Heat, humidity, and Houston, this is all you need to describe my summers. My only escape is when we go on vacation. My favorite was Alaska in 2010, when I was 12.
My grandma and dad own property with a small red cabin in a little town an hour south of Anchorage called Moose Pass. Rick Riordan describes it in his book, The Son of Neptune as, “A tiny little village between the railroad tracks and a two-lane road… a couple of houses, a post office, and some trailers… On the other end of town was a store with a picnic table and an old rusted petrol pump in front. The store had a hand-painted sign that read: MOOSE PASS GAS.”
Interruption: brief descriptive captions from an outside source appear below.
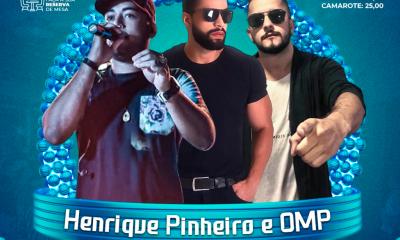 Sábado da Hot com Henrique Pinheiro e OMP - Eunápolis/BA 24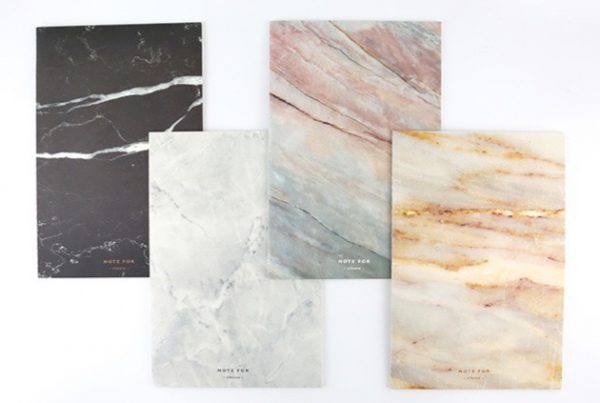 Marble Pattern Cover Notebook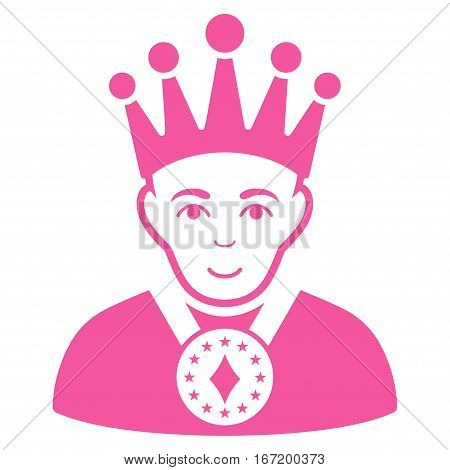 King vector icon. Flat pink symbol. Pictogram is isolated on a white background. Designed for web and software interfaces.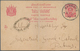 "China - Incoming Mail: 1894, Thailand: Stationery 4 Atts. Canc. ""BANGKOK 2 8 / 2 94"" To Hippisley Es - Chine"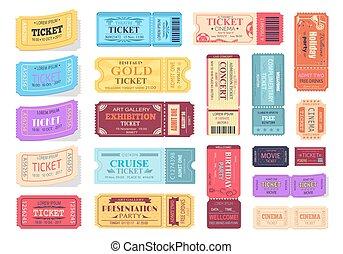 biglietti, vettore, illustrazione, colorito, collezione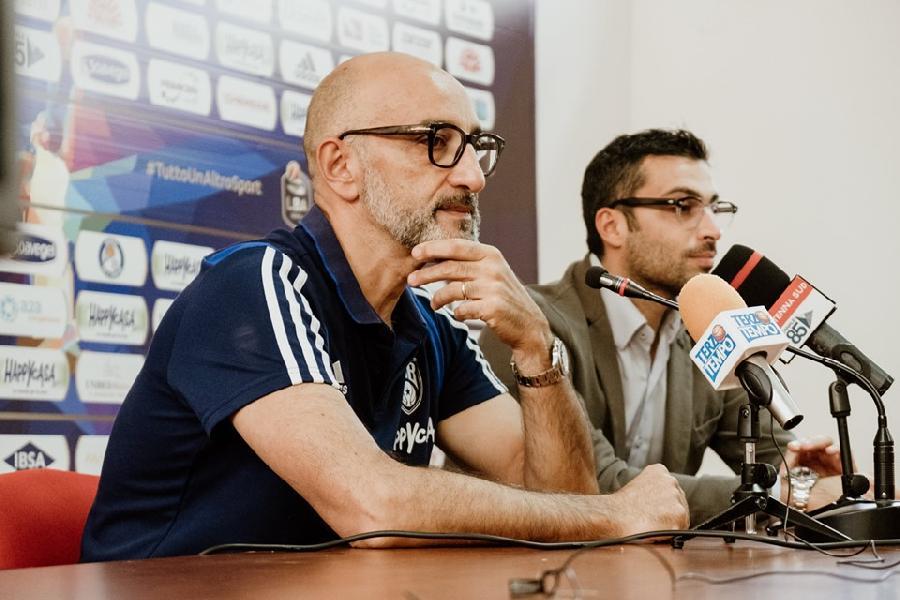 https://www.basketmarche.it/immagini_articoli/12-10-2019/happy-casa-brindisi-coach-vitucci-milano-partita-difficile-dobbiamo-continuare-nostra-crescita-600.jpg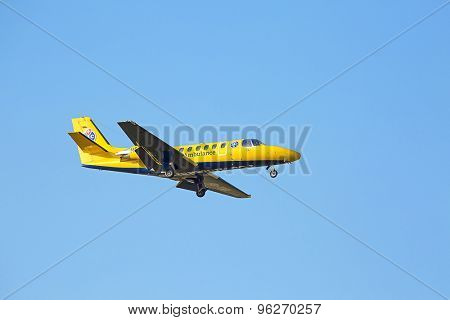 ZURICH - JULY 18: TCS Cessna C550B Citation landing in Zurich after short haul flight on July 18, 2015 in Zurich, Switzerland. Zurich airport is home port for Swiss Air and local airlines.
Although Riordan exercised his poetic license with the gas sign, he still described our vacation spot perfectly. Our Cabin is about 200 feet from the Alaskan Railroad tracks and another 100 feet beyond that is the edge of Upper Trail Lake. Most people would say that a train right in front of a house would be annoying, but my family loves it. The trains that run on these tracks are Alaska’s iconic blue and yellow passenger trains. Everyday, 5 minutes before 10 am and 7 pm, my younger siblings and I would run out to the tracks and put pennies down to be flattened for souvenirs. As the train went by, we would wave at all the passengers as my mom took pictures. I could go on for hours about Moose Pass but that wasn’t what made me remember this vacation forever. My family’s hike up to Russian River Falls to watch the salmon migrate would give me the best conversation topic I’d ever had.
The hike to the viewing deck above the falls was pretty easy, but we decided to make it a little bit more challenging. My dad, siblings, and I decided that we wanted to get closer, so we took my mom’s camera and headed down to the bank. It was not easy; we were traversing down steep, loose rocks with only my dad, who is not a rock-climbing expert, to tell us where to step. About 5 feet from the edge I turn around and before I could even think about it I yelled, “Bear!” My dad immediately quieted me and turned around to see that it was true. A large, grizzly bear had come out of the bushes and onto the other side of the bank. It walked into the river paying no attention to us, grabbed a salmon easily and then walked back into the forest as quickly as it appeared. I could barely (no pun intended) contain my excitement.
When we got back up to the viewing deck, two things were revealed to me. The first was that being 20 feet from the bear would not have left us enough time for escape had the bear decided it wanted us instead of the fish. The second was that when we saw the grizzly, my dad had taken out my mom’s camera to get a picture only to see that the battery had died, so he settled on his phone. In hindsight, I don’t even think I will ever need that picture because that memory is something I will never forget.
During that trip, I experienced many different things. Some of them may never happen again, but others will be traditions for generations to come. Our 2010 trip to Alaska will always be cherished, and I won’t ever forget it.